Last night Southwestern Seminary released a statement that caught most of us completely off guard. The Executive Committee of the trustee board, a smaller group of the trustees, unanimously decided to terminate Dr. Paige Patterson effective immediately. Only a week ago the full trustee board had met in a long, likely contentious meeting that resulted in his removal from the role of president of the seminary, but with a visible continuing role on campus as President Emeritus, Theologian in Residence, living quarters, and continued salary.
There was little focus on the executive board meeting yesterday. The week before all eyes were on SWBTS, reporters waiting into the early hours of the morning for word of the decision, leaks from Patterson supporters that he had been fired, and finally the head-scratching decision that came out of that meeting. I don’t remember hearing anything about yesterday’s meeting ahead of the statement. I think everyone assumed that, if the trustees were going to act, the next time that might happen would be the next full meeting of the board which wouldn’t take place until after the convention. In short, we just didn’t expect any news to come out at this point.

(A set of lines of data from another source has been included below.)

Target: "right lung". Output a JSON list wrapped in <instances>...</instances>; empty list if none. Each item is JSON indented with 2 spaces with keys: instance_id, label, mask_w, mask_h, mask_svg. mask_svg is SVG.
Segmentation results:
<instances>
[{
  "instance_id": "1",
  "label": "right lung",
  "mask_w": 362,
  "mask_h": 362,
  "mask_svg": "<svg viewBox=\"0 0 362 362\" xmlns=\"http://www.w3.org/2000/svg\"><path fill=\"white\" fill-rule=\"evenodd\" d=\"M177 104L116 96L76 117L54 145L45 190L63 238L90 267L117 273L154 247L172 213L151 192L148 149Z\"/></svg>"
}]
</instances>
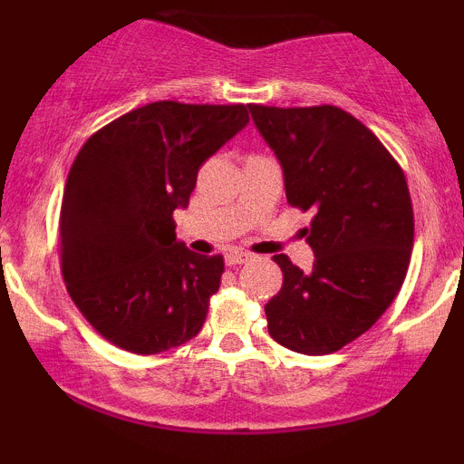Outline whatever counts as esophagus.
Here are the masks:
<instances>
[{"mask_svg": "<svg viewBox=\"0 0 464 464\" xmlns=\"http://www.w3.org/2000/svg\"><path fill=\"white\" fill-rule=\"evenodd\" d=\"M225 262H227V266L246 264V262H250V255L248 253H239V250H231V253H227Z\"/></svg>", "mask_w": 464, "mask_h": 464, "instance_id": "obj_1", "label": "esophagus"}]
</instances>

We also assumed the board was in a closely-divided deadlock on whether or not Patterson should really be fired. He wasn’t fired at the last meeting so something significant would need to happen in order for the decision to change.
I’m reading between the lines here of the first and second press release, but it seems something significant did happen, and that most of us were wrong about which meeting that significant event would be dealt with. The Washington Post story about the 2003 sexual assault aftermath was released the day of last week’s trustee meeting, publicly posted during the meeting itself. Most expected the trustees to include that information in their deliberations last week, but the press release vaguely alluded to the fact that wasn’t a major factor in their decision-making process at that point. It appears that further investigation confirmed and/or brought new information to light that led to the immediate termination of Dr. Patterson.
Last night’s statement made clear the decision of the SWBTS Trustee Executive Committee was unanimous. What does that indicate? I believe it shows the information they considered was substantial and those trustees believed they had sufficient grounds to take the surprising step of revoking the benefits provided last week, even before a full BoT meeting could be called.
There should be no rejoicing over the fall of another person. We should be grateful the correct decision was made. I was really frustrated, along with many others, after last week’s meeting. It wasn’t clear at all they intended to continue with an immediate follow up and investigation. I think a lot of the criticism they received might have been withheld if that fact had been made clear, but they may have had completely valid reasons for feeling that detail wasn’t something they could say publicly at the time.
Most of all we should grieve with those who have been affected. Those who have told their stories. Those who have been fired, or put on probation, or mistreated. I’m thankful for their courage and they have been heard. For the 3,000+ women who signed the public letter to the SWBTS trustees. For Megan Lively. For Ed Stetzer whose CT article a few weeks ago seemed to bring many of these realities to the surface. For excellent reporting from Sarah Pulliam Bailey and Sarah Smith. For Thom Rainer and Russell Moore and others who spoke clearly and even broke the protocol of not criticizing other entity heads in order to say what all of us should have been saying. And for the SWBTS trustee board who showed real leadership yesterday and made the right decision.